- _DATA LISTING_

-- start --

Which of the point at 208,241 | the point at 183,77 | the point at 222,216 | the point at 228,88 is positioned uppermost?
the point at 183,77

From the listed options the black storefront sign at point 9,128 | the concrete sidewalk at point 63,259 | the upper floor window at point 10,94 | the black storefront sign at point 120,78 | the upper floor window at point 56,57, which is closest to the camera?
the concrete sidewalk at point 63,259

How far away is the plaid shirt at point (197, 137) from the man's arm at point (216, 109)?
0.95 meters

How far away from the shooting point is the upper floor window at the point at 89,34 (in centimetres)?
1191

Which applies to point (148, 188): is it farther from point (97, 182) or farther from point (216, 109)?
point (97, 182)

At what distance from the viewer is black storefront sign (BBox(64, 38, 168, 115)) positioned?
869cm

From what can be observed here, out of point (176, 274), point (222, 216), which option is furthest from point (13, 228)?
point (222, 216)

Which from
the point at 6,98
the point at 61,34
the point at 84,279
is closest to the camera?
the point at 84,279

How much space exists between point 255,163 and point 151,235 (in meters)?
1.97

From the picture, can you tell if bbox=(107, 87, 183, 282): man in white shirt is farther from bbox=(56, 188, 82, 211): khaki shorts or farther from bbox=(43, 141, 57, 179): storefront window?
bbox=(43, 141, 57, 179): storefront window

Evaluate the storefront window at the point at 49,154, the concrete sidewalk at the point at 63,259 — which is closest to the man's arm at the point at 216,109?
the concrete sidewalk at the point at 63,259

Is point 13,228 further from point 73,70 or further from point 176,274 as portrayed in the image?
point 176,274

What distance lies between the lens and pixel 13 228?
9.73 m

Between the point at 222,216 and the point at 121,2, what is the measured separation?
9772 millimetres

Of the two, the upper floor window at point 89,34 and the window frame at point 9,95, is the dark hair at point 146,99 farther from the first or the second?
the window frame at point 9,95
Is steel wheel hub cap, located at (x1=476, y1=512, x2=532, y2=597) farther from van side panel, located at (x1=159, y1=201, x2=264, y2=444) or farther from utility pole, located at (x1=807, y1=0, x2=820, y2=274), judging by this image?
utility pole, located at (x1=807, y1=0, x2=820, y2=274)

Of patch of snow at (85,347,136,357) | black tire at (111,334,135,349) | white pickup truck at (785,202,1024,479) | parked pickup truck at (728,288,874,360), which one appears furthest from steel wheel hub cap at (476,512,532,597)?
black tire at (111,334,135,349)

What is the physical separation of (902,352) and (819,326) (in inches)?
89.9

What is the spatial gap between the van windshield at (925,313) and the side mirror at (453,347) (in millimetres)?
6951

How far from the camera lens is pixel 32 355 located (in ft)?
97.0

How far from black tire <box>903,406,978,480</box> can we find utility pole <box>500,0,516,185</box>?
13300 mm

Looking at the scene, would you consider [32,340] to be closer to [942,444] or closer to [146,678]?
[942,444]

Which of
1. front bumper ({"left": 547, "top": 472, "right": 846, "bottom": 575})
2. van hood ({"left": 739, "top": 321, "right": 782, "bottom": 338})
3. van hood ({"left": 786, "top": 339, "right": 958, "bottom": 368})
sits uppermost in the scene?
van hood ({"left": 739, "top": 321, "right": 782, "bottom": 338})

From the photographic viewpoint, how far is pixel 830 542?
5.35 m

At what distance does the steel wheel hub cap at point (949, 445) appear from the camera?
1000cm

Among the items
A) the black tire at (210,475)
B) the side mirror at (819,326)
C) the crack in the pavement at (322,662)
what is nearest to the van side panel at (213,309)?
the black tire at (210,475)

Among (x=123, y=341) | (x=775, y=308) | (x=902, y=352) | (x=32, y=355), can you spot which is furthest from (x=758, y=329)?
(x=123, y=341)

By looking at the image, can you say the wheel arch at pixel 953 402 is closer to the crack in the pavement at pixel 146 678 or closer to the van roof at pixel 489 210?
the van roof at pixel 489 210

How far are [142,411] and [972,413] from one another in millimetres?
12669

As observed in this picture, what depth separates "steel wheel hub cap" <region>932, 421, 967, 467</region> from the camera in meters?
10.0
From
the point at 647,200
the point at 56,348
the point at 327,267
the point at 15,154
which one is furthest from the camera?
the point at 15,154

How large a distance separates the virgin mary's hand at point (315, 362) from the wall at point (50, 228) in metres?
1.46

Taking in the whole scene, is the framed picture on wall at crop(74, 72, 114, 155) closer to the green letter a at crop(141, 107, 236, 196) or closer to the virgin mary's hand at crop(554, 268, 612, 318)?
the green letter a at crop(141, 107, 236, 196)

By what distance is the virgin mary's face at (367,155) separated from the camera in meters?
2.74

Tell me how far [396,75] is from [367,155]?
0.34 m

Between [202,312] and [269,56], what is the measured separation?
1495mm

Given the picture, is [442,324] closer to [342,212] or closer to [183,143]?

-- end --

- _GOAL_
Transfer the part of the data that opens with the line containing "Tell me how far [396,75] is from [367,155]?" and runs through the end of the data, both ends included, keeping every line, and add 99 to each distance value given in the answers.

- _SOLUTION_
Tell me how far [396,75] is from [367,155]?
99.34 m

Between [202,312] and [269,56], what is the measured separation?
1594mm

Given the picture, is [442,324] closer to [342,212] or closer to [183,143]?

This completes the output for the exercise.